Uhr installiertNach 100 Jahren ist der Turm von St. Laurentius in Marmagen komplett fertig
Nun kann niemand mehr sagen, die Marmagener wüssten nicht, was die Stunde geschlagen hat. Denn ein Jahrhundert nach der Fertigstellung des Kirchturms hat der nun auch eine Uhr – so, wie es von Anfang an geplant war. Dabei ist die Uhr zwar weithin sichtbar, aber eigentlich nur ein kleiner Schritt im Zuge einer viel größeren Sanierung.
„Kompliziert war das eigentlich nicht“, sagt Hermann-Josef Poensgen vom Kirchenvorstand. Das ist ein Verdienst der neuen Technik, denn Antrieb und Steuerung funktionieren elektrisch. „Eine mechanische Uhr kann sich heutzutage niemand mehr leisten“, betont er.

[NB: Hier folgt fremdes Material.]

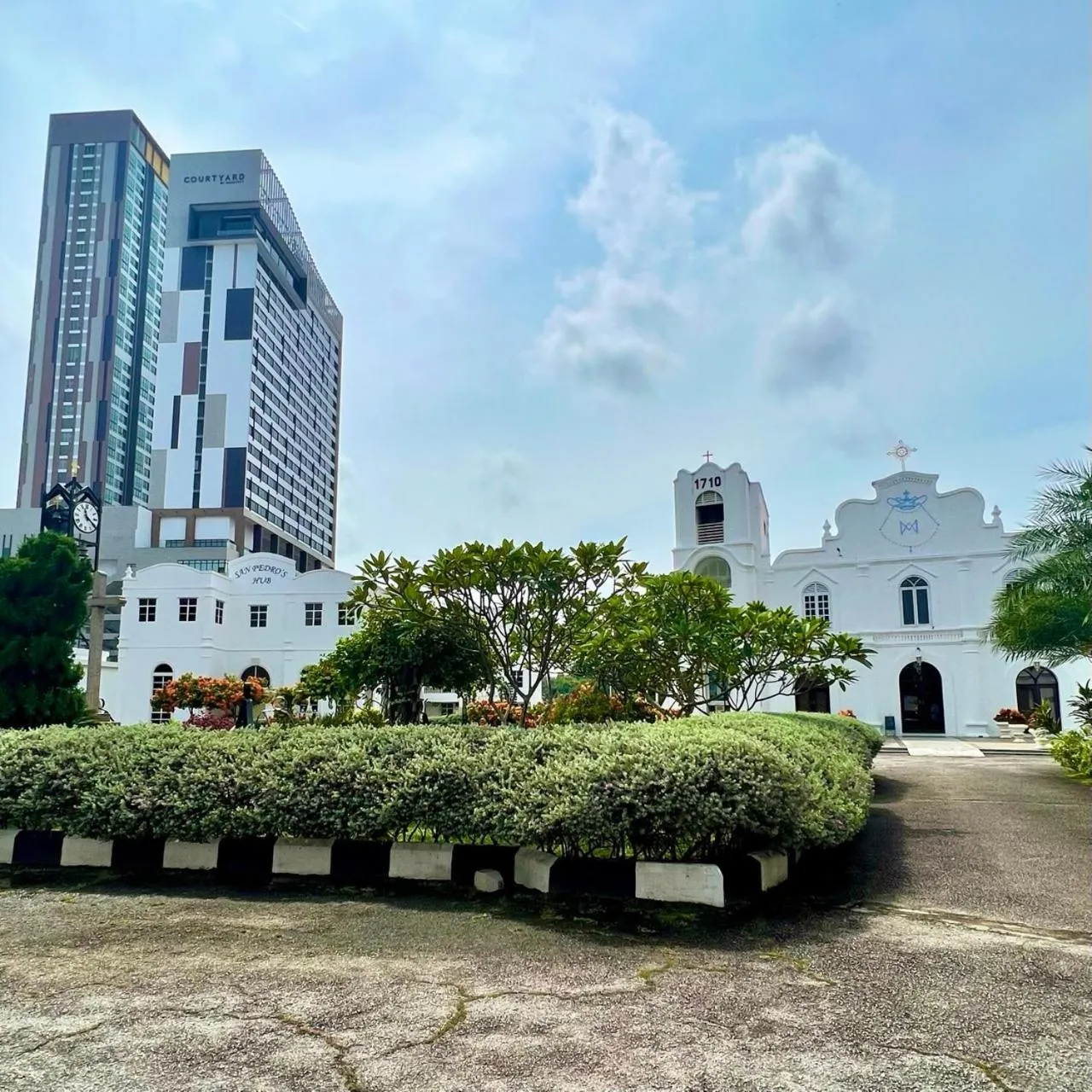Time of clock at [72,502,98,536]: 11:20
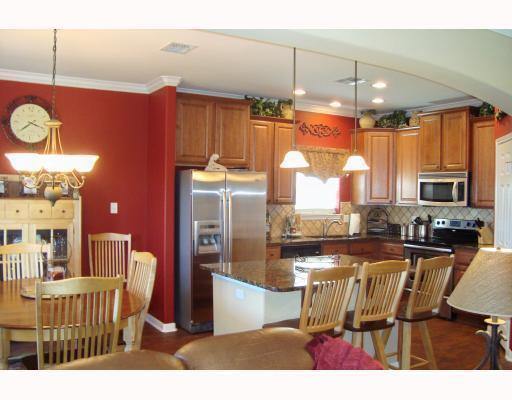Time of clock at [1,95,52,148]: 3:39
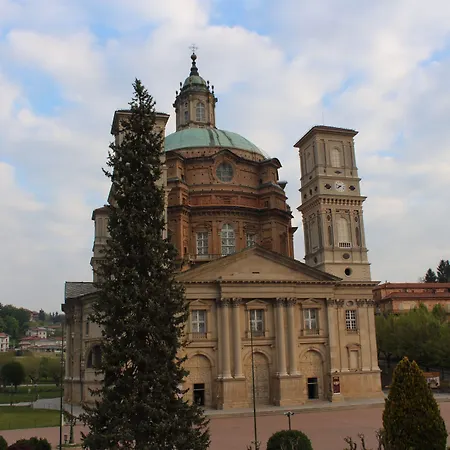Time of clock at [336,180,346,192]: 7:48
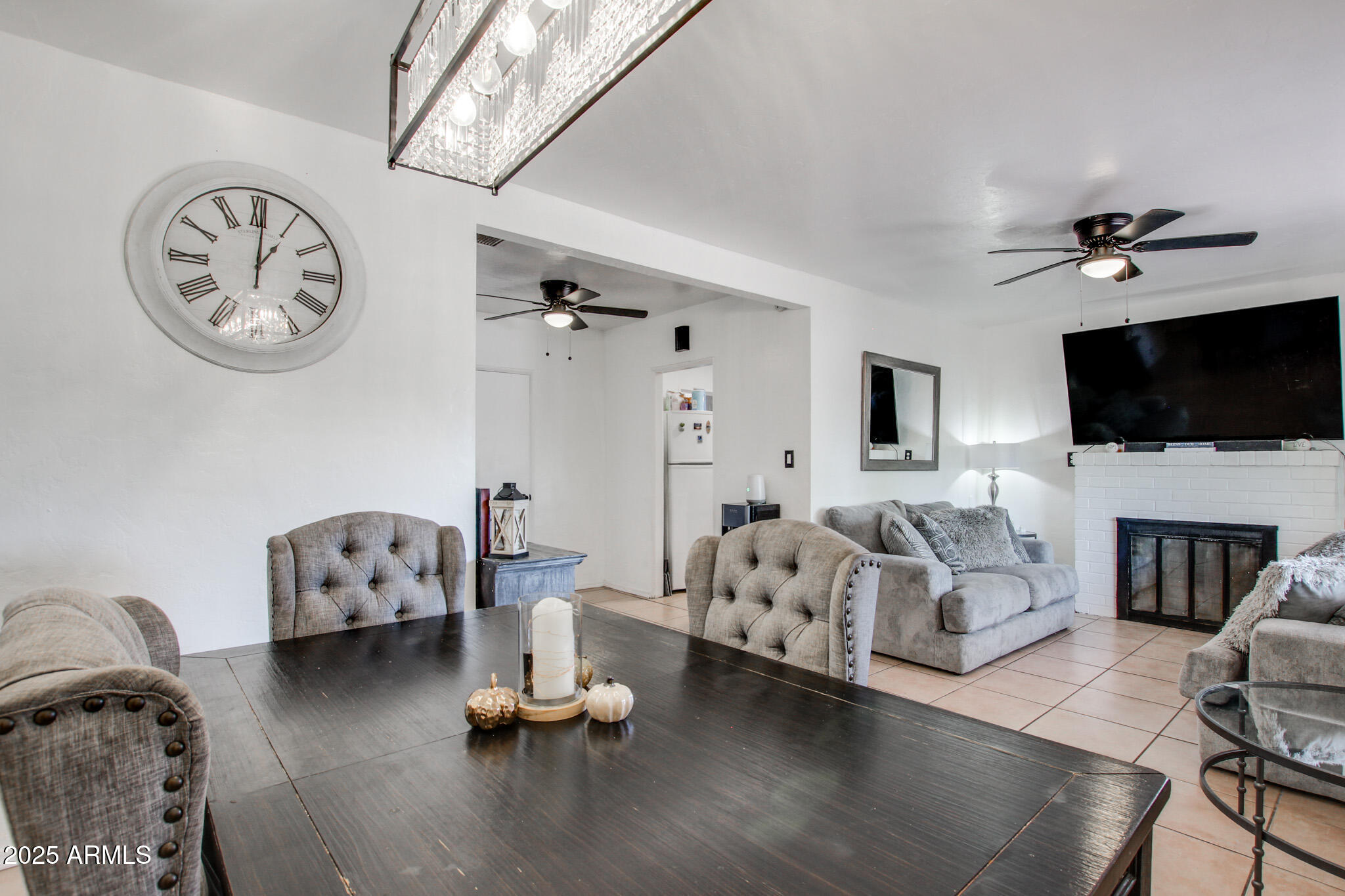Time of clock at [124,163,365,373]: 1:00
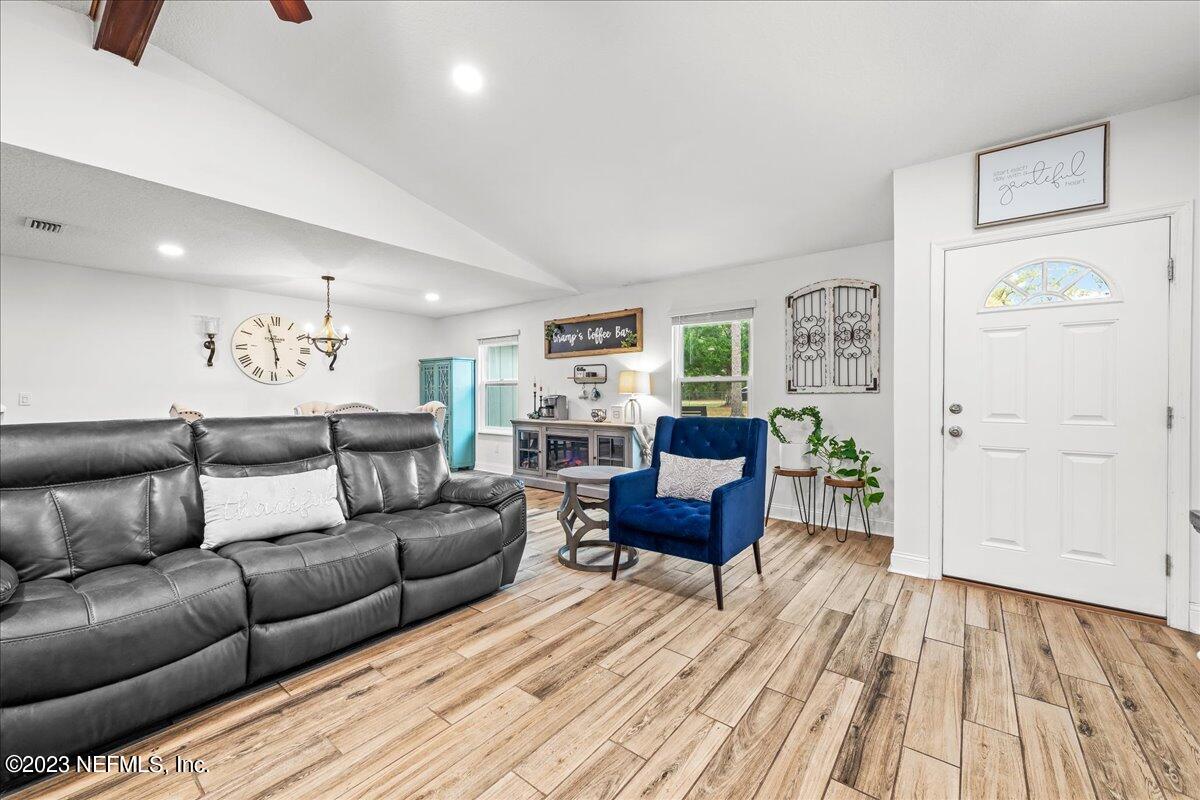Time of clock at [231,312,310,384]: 5:57
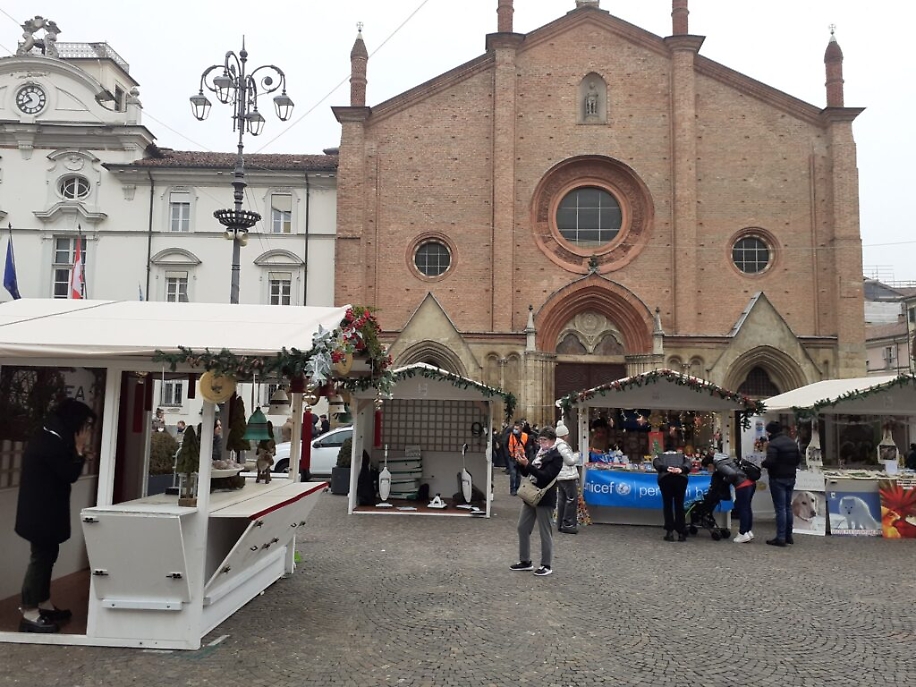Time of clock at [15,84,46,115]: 7:52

Nur ein recht kleiner Motor hängt im Innenraum des Kirchturms und treibt die Zeiger an.
Auf den alten Bauzeichnungen ist die Kirchturmuhr deutlich zu erkennen
Auf den Bauzeichnungen des Turms, der 1923 errichtet wurde, ist die Uhr zu sehen. Der Neubau wurde notwendig, weil die alte Marmagener Kirche zu klein geworden war. Eine Erweiterung war nur in der Westrichtung möglich, so dass der alte Turm aus dem 11. Jahrhundert abgerissen und das Mittelschiff um mehrere Meter verlängert wurde. Es wurde ein neuer, 36 Meter hoher Turm mit Glockenstuhl angebaut. Allerdings ohne Uhr.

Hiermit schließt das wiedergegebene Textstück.